Wild blackberries starting to blossom - very prolific. Raspberries seem a little behind - flower buds just starting to open. Tore out a lot of the wild blackberries last year due to SWD, but left the ones in full sun and buried in the woods.

Cultivated berries:

Encore and Killarney raspberries planted bare root 2012 had small harvest 2013 but many were bleached from the sun (heat wave July). Suckering quite well, glad to see it since 1 of the original 5 Encore didn't make it in 2012, filling in that row now. Some growing outside the row, but mostly well-behaved and staying in the mound. Starting to get flower buds - even the Encore, to my surprise.

Unknown fall-bearing raspberry got on Freecycle suckering like crazy, I started another row just by digging and moving the shoots still attached to mother plants. Dug some up entirely, they didn't transplant well. Still others discarded b/c they were coming up 2 rows over. Hope this doesn't become a problem. They were spreading in the lady's lawn, but didn't look like they were going THAT far from bed.

Triple Crown blackberry tip-rooted and growing shoots, some tip-rooted earlier last summer are well established, others later (early fall) are not so established and I've left them attached. Covered canes (the entire length) with multiple layers of burlap and didn't lose any during this bitter cold winter. Lots of leaves, some nice laterals, but no flower buds yet(?).

Blueberries (not sure if OP intended to include them) - Patriot, Legacy, and Bluecrop transplanted from 2 gal pots 2012 - not much growth, leaves seem twisted, no flowers. Planted them near some wild (lowbush) ones that have always done well, not sure what the problem is since sun, soil should be good for highbush as well? They did get a bit drenched in a monsoon April 2012 2 days after purchase, I took them out of pots and let them dry a little (and let the ground dry) before transplanting but they were looking a little rough, maybe they've never recovered? Did have a few flowers (I pinched) last year. They were flowering when we bought them, but after the rain most of the flowers fell off, a few developed into berries that year. Maybe we should have taken those flowers off too?

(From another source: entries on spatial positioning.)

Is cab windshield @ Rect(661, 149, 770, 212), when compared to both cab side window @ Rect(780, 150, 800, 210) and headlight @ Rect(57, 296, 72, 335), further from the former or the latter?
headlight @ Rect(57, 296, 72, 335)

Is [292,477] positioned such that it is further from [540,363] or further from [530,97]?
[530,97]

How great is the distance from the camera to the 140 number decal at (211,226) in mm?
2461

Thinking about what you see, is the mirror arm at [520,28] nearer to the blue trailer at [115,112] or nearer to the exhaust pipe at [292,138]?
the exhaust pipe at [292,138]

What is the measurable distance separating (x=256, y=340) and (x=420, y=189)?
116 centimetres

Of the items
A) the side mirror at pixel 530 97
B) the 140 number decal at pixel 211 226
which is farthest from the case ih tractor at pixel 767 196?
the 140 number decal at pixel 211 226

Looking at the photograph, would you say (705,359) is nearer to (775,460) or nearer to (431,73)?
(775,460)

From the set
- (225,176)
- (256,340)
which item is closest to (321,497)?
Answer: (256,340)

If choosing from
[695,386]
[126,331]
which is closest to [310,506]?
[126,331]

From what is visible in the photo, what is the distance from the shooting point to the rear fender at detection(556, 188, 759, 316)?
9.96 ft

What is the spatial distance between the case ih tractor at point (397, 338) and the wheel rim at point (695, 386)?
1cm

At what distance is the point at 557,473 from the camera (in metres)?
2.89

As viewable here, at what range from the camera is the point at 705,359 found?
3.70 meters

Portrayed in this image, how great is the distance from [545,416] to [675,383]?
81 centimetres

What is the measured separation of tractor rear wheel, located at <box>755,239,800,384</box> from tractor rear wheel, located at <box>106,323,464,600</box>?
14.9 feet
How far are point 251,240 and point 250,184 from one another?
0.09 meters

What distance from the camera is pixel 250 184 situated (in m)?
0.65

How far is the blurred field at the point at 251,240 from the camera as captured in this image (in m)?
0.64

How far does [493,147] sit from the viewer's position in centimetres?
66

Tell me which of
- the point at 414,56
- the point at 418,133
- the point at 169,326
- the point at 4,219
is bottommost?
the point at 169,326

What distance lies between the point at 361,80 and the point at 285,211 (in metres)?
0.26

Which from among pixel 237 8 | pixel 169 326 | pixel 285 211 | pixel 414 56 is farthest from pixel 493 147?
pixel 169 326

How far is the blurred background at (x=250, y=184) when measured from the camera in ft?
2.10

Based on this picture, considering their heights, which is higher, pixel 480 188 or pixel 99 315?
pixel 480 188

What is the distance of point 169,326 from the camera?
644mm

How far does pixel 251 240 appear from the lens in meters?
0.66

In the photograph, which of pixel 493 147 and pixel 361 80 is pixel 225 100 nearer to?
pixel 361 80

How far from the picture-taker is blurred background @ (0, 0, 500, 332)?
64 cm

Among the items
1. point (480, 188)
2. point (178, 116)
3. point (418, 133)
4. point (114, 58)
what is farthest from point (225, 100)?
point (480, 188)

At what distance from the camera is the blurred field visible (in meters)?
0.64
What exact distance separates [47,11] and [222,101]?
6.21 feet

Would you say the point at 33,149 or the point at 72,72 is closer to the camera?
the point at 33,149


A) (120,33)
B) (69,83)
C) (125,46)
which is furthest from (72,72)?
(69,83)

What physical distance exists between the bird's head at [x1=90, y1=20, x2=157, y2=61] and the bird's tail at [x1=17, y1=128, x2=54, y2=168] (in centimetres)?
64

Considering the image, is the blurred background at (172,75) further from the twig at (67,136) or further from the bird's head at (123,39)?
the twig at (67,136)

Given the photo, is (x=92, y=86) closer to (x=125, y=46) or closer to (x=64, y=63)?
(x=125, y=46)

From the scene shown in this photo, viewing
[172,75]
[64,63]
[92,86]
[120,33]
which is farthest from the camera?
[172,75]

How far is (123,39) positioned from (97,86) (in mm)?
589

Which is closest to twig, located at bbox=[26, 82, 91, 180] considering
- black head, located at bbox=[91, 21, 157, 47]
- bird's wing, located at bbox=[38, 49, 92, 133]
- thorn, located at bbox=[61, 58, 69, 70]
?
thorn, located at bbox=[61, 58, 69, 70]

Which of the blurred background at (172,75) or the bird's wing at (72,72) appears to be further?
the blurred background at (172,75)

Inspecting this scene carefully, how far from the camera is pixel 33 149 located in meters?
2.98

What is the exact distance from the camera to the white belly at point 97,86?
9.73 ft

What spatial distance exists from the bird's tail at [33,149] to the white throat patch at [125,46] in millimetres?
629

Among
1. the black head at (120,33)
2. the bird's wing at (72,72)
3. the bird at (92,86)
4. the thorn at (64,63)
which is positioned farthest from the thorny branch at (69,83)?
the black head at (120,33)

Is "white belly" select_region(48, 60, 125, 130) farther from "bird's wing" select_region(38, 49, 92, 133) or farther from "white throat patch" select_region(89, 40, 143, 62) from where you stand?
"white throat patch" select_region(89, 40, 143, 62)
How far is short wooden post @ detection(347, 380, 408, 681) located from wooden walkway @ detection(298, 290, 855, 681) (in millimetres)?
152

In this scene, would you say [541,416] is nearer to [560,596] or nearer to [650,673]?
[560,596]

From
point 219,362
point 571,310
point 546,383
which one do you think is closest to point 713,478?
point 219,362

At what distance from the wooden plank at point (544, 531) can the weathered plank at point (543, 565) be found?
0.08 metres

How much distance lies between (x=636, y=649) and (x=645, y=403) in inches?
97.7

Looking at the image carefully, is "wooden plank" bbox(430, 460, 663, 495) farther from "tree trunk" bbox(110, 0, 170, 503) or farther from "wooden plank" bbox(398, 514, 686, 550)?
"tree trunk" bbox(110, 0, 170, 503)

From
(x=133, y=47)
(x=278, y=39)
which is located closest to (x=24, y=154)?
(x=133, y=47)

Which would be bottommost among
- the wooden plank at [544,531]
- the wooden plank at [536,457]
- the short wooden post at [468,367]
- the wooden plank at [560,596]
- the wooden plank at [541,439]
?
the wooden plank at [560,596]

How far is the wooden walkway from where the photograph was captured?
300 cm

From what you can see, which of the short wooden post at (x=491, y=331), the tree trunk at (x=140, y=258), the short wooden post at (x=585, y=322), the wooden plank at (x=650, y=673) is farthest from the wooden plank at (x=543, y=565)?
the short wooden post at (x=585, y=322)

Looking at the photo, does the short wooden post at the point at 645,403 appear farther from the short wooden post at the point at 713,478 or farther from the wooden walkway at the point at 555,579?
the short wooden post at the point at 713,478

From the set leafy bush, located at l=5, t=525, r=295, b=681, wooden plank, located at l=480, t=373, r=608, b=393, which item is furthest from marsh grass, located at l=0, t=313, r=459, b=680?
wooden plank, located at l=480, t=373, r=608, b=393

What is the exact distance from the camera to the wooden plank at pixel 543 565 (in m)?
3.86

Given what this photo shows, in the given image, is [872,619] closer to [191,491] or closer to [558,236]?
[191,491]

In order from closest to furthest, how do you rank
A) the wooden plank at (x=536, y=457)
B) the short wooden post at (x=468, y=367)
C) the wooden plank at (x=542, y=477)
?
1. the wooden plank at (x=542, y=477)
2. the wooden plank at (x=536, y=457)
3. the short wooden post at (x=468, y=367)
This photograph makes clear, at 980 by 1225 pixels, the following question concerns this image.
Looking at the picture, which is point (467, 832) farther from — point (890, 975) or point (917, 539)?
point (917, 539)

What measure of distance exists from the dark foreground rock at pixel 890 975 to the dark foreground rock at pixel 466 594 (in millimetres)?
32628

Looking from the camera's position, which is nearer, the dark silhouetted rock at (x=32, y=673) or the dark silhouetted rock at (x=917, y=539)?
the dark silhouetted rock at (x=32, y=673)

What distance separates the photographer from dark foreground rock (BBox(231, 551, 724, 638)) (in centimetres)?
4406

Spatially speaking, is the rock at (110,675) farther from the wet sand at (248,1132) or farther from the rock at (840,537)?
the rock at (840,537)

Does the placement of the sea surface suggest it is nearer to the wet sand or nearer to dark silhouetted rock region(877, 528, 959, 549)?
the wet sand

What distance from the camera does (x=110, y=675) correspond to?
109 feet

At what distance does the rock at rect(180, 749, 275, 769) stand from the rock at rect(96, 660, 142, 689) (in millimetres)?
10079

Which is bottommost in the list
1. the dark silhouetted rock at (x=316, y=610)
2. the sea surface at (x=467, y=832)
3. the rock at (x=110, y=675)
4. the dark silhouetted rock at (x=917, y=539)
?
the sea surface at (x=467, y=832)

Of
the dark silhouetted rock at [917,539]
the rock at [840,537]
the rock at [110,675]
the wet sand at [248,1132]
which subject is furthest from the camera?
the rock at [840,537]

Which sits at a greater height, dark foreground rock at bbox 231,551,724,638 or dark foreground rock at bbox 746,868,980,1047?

My (late) great-uncle's blueberries were almost fully formed the last time I stopped by the house a couple of weeks ago. I didn't prune them this spring - and the patch really needs to be weeded.

Wild blueberries are forming, lowbush almost fully formed, highbush not quite.

June-bearing strawberries (another 2012 Freecycle find) have spread quite a bit, lots of green berries now, hope to harvest in a couple of weeks. Ate my first wild strawberry of the season yesterday ;-)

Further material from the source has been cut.